_Instructions for the task_
Turn the data below into a JSON list of strings, one string per line of text, with blank lines skipped and the pictures omitted.

=== Data to process ===

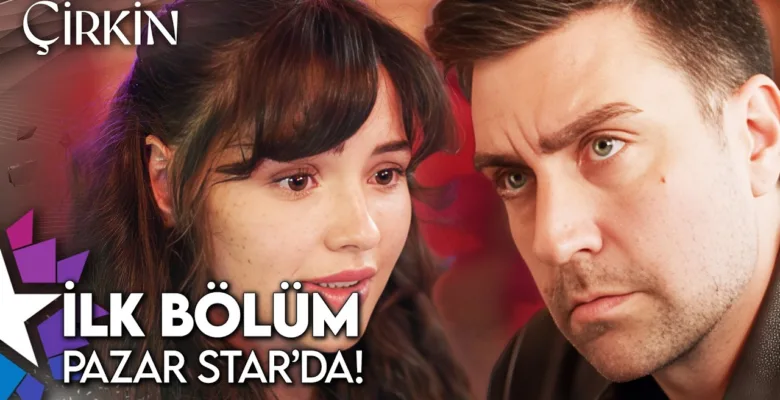 Çirkin 1.Bölüm 4. Fragmanı (Yeni Dizi)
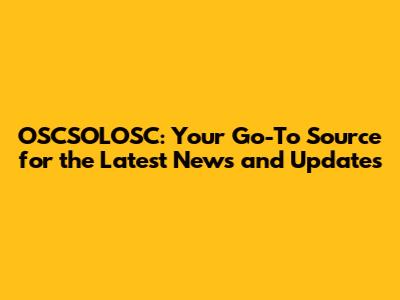 OSCSOLOSC: Your Go-To Source for the Latest News and Updates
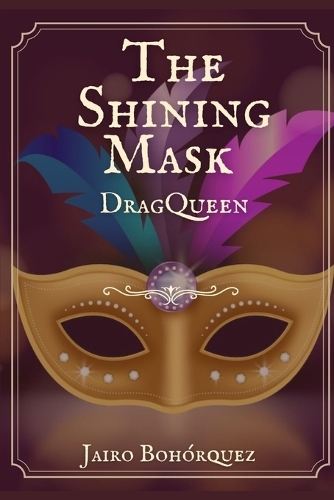The Shining Mask
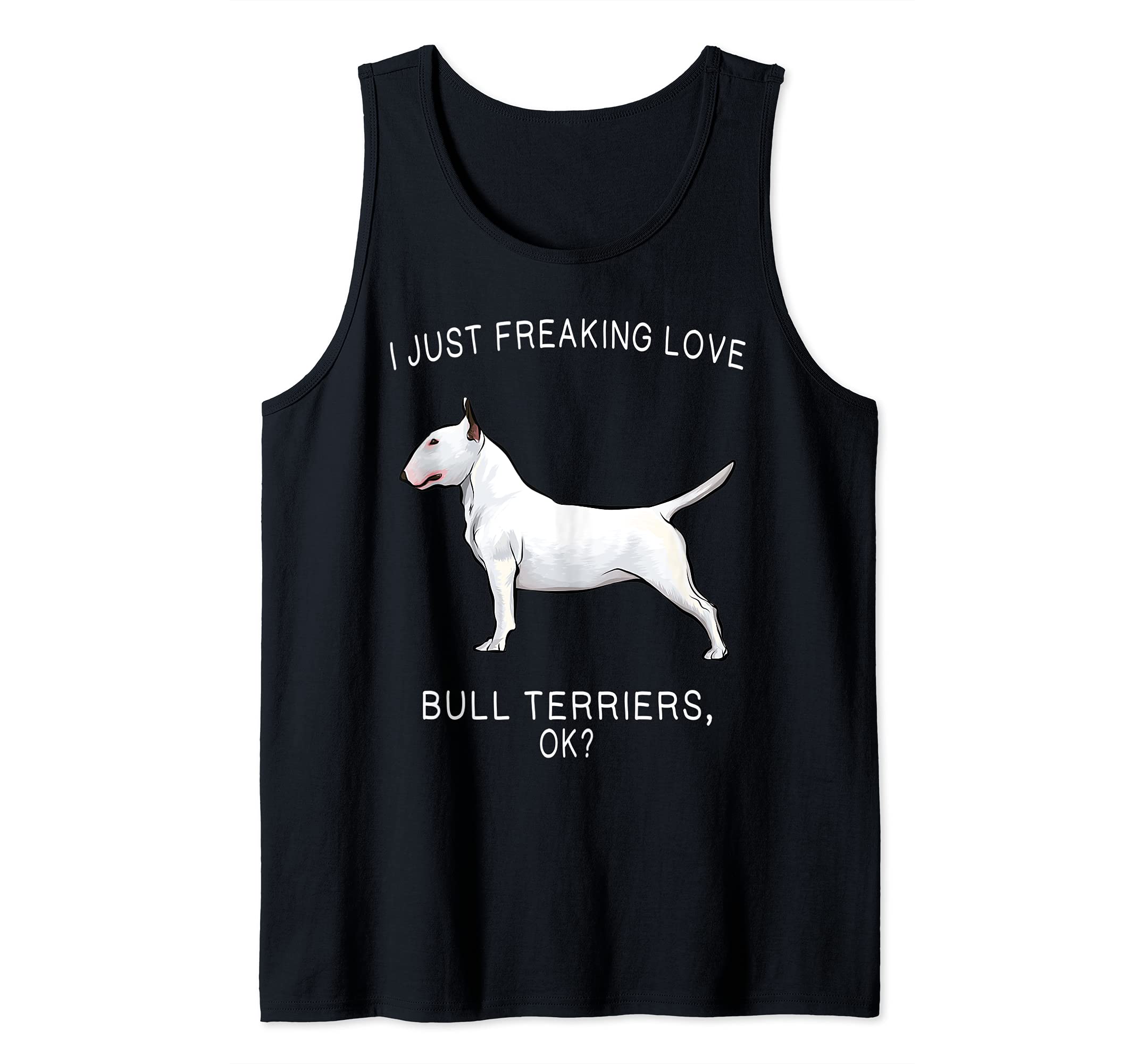I Just Freaking Love Bull Terriers Ok? Dog Tank Top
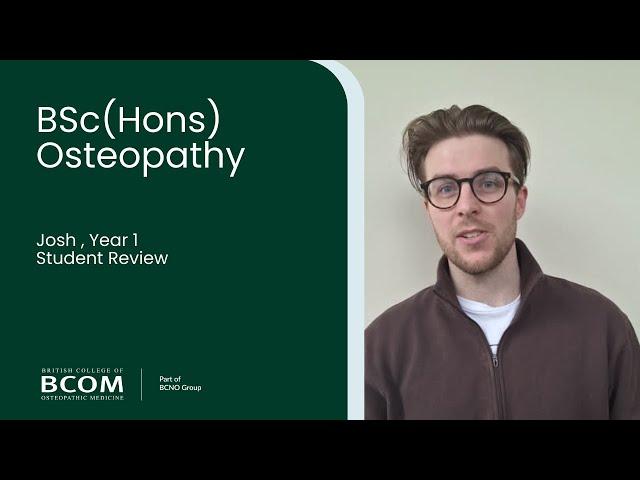 Josh, Year 1 student, BSc (Hons) Osteopathy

===

_Reply to the task_
[
  " Çirkin 1.Bölüm 4. Fragmanı (Yeni Dizi)",
  " OSCSOLOSC: Your Go-To Source for the Latest News and Updates",
  "The Shining Mask",
  "I Just Freaking Love Bull Terriers Ok? Dog Tank Top",
  " Josh, Year 1 student, BSc (Hons) Osteopathy"
]